**WORK REQUEST**
Copy the material below verbatim from the line with "28 CONTENT CREATION" to the line with "The Talent Code", both lines included, omitting pictures and every line outside that range.

--- RECORD SET Enclosed Below ---

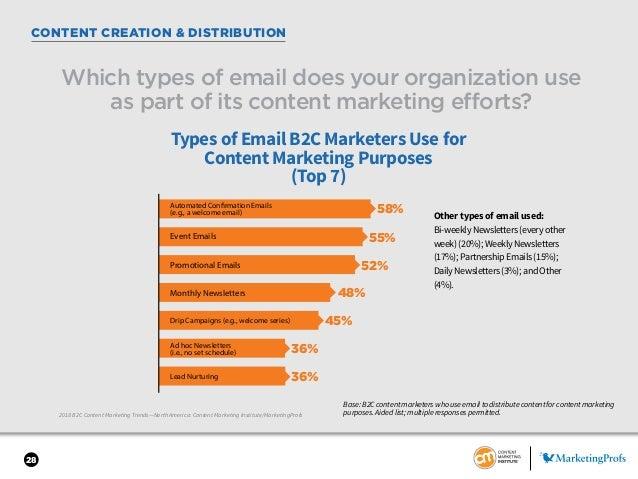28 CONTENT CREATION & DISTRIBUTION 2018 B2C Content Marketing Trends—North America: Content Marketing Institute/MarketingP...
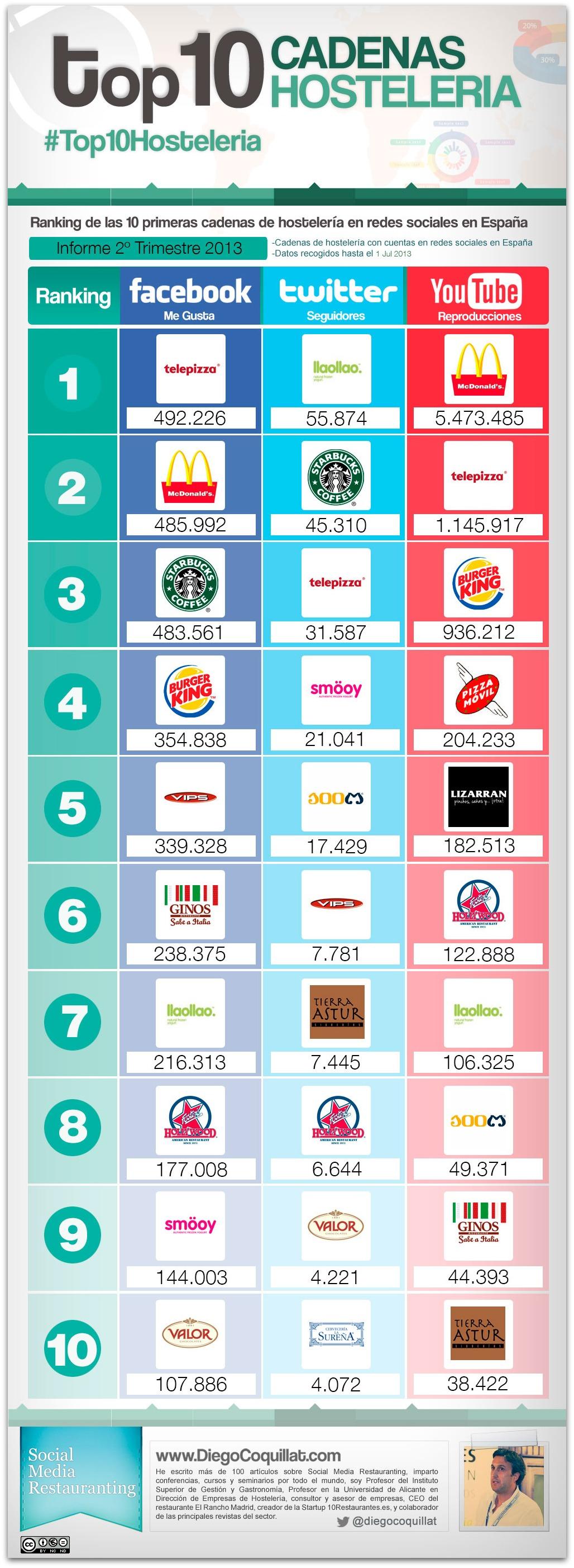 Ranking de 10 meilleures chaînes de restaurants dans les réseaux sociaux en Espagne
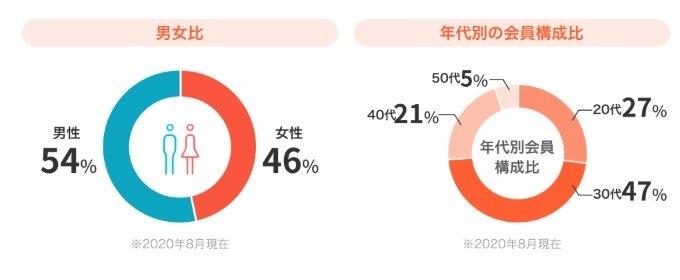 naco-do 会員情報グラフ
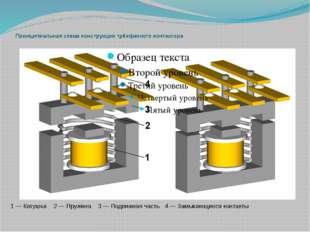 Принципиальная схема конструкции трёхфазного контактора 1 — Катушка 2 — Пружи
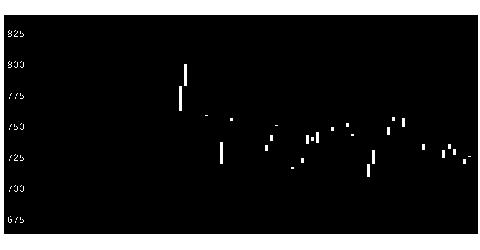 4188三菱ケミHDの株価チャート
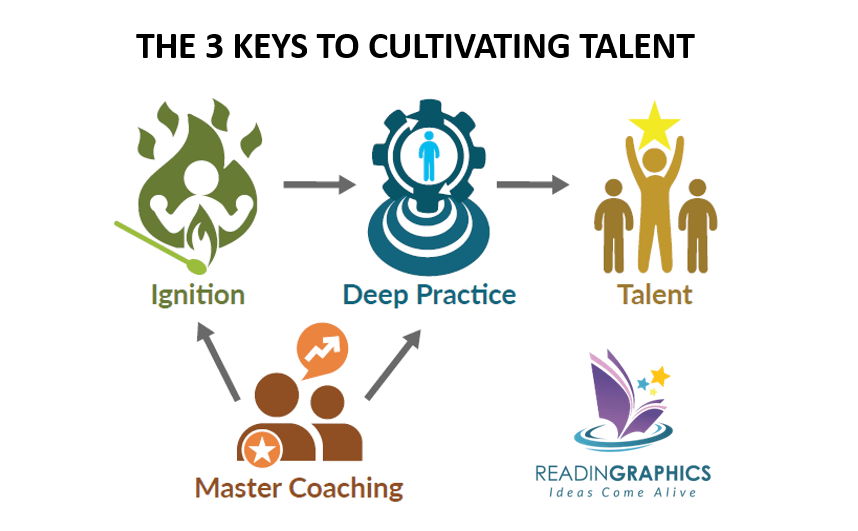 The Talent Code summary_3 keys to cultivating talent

--- End of Enclosed RECORD SET ---
--- RECORD SET Enclosed Below ---

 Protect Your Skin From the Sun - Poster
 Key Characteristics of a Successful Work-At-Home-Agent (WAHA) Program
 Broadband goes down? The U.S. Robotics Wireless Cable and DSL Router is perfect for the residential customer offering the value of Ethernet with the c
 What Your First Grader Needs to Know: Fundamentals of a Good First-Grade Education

--- End of Enclosed RECORD SET ---

**RESULT FOR THIS TASK**
28 CONTENT CREATION & DISTRIBUTION 2018 B2C Content Marketing Trends—North America: Content Marketing Institute/MarketingP...
 Ranking de 10 meilleures chaînes de restaurants dans les réseaux sociaux en Espagne
 naco-do 会員情報グラフ
 Принципиальная схема конструкции трёхфазного контактора 1 — Катушка 2 — Пружи
 4188三菱ケミHDの株価チャート
 The Talent Code summary_3 keys to cultivating talent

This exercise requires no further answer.